Return the material word for word. Do not include pictures.

★ ★ ★

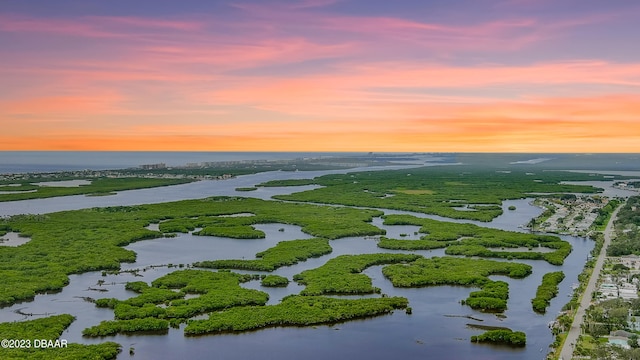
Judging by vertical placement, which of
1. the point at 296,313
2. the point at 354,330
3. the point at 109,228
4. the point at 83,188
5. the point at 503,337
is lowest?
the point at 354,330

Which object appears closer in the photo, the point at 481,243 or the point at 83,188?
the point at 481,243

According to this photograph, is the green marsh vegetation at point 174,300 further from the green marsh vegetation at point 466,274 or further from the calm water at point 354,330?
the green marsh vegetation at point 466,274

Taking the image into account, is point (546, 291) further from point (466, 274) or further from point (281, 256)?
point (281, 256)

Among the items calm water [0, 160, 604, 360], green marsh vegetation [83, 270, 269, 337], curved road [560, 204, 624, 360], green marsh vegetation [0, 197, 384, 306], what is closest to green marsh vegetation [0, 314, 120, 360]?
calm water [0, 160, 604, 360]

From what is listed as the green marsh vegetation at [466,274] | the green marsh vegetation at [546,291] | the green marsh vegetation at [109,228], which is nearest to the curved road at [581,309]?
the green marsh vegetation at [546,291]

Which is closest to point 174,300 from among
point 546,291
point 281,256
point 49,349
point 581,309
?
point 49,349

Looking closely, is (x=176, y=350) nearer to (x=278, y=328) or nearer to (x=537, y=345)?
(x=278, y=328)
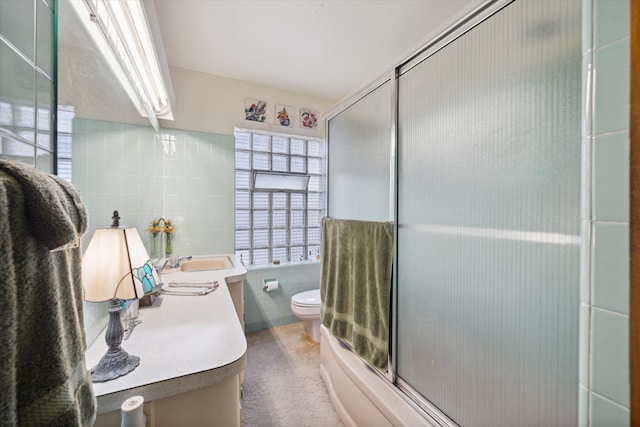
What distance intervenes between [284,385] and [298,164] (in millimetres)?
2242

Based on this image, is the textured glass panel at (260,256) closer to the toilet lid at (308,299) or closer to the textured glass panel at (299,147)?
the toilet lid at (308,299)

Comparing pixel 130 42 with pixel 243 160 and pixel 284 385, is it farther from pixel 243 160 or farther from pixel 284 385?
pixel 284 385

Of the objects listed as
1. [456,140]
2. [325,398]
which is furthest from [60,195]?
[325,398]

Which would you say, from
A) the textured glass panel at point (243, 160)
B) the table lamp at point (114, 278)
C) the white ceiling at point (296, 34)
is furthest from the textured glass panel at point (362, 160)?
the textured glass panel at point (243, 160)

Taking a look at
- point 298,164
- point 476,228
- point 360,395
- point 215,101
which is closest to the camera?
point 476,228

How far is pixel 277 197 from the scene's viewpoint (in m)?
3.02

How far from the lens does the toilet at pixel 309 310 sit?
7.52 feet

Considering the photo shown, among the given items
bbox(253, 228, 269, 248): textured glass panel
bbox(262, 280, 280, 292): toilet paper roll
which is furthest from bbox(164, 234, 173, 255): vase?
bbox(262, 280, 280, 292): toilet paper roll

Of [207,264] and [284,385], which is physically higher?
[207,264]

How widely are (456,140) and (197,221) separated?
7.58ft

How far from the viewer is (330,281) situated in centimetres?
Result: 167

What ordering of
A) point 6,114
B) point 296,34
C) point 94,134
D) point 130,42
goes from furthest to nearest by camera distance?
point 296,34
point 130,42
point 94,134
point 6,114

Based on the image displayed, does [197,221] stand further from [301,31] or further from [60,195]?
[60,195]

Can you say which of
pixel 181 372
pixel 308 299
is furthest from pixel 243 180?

★ ★ ★

- [Expected answer]
Judging by vertical placement, which of
1. the point at 296,313
2. the point at 354,330
3. the point at 109,228
4. the point at 83,188
5. the point at 503,337
is lowest?
the point at 354,330

Which object appears closer in the photo, the point at 481,243 or the point at 83,188?
the point at 481,243

According to this photograph, is the green marsh vegetation at point 174,300 further from the green marsh vegetation at point 466,274 or further from the calm water at point 354,330?
the green marsh vegetation at point 466,274

Taking the image into account, is point (546, 291) further from point (466, 274) or further from point (281, 256)?
point (281, 256)

Among the items calm water [0, 160, 604, 360], green marsh vegetation [83, 270, 269, 337], curved road [560, 204, 624, 360], green marsh vegetation [0, 197, 384, 306], what is closest to green marsh vegetation [0, 314, 120, 360]?
calm water [0, 160, 604, 360]

From what is listed as the green marsh vegetation at [466,274] | the green marsh vegetation at [546,291] | the green marsh vegetation at [109,228], which is nearest to the curved road at [581,309]?
the green marsh vegetation at [546,291]

Which is closest to point 174,300 from among
point 546,291
point 281,256
point 49,349
point 581,309
?
point 49,349

Looking closely, is (x=176, y=350) nearer to (x=278, y=328) or nearer to (x=537, y=345)?
(x=278, y=328)
What distance intervenes between [284,385] and [298,164] (in millimetres)?
2242

Based on this image, is the textured glass panel at (260,256) closer to the toilet lid at (308,299) or closer to the textured glass panel at (299,147)?
the toilet lid at (308,299)

Comparing pixel 130 42 with pixel 243 160 and pixel 284 385, is it farther from pixel 243 160 or farther from pixel 284 385?
pixel 284 385

Of the objects listed as
1. [456,140]
2. [325,398]
which is furthest from [60,195]?
[325,398]

Which would you say, from
A) the textured glass panel at point (243, 160)
B) the table lamp at point (114, 278)
C) the white ceiling at point (296, 34)
is furthest from the textured glass panel at point (362, 160)?
the textured glass panel at point (243, 160)

Taking a look at
- point 298,164
- point 476,228
- point 360,395
- point 215,101
which is closest to the camera?
point 476,228

How far is pixel 277 197 from the scene's viewpoint (in m)?
3.02

How far from the lens does the toilet at pixel 309 310 sit?
7.52 feet

Considering the photo shown, among the given items
bbox(253, 228, 269, 248): textured glass panel
bbox(262, 280, 280, 292): toilet paper roll
which is furthest from bbox(164, 234, 173, 255): vase?
bbox(262, 280, 280, 292): toilet paper roll

Of [207,264] and [284,385], which is physically higher?
[207,264]

How widely are (456,140) and (197,221) separated?
7.58ft

How far from the viewer is (330,281) situated in centimetres?
Result: 167

What ordering of
A) point 6,114
B) point 296,34
C) point 94,134
D) point 130,42
goes from furthest to nearest by camera distance?
point 296,34
point 130,42
point 94,134
point 6,114

Based on the image displayed, does [197,221] stand further from [301,31] or further from [60,195]?
[60,195]

Can you say which of
pixel 181 372
pixel 308 299
is furthest from pixel 243 180?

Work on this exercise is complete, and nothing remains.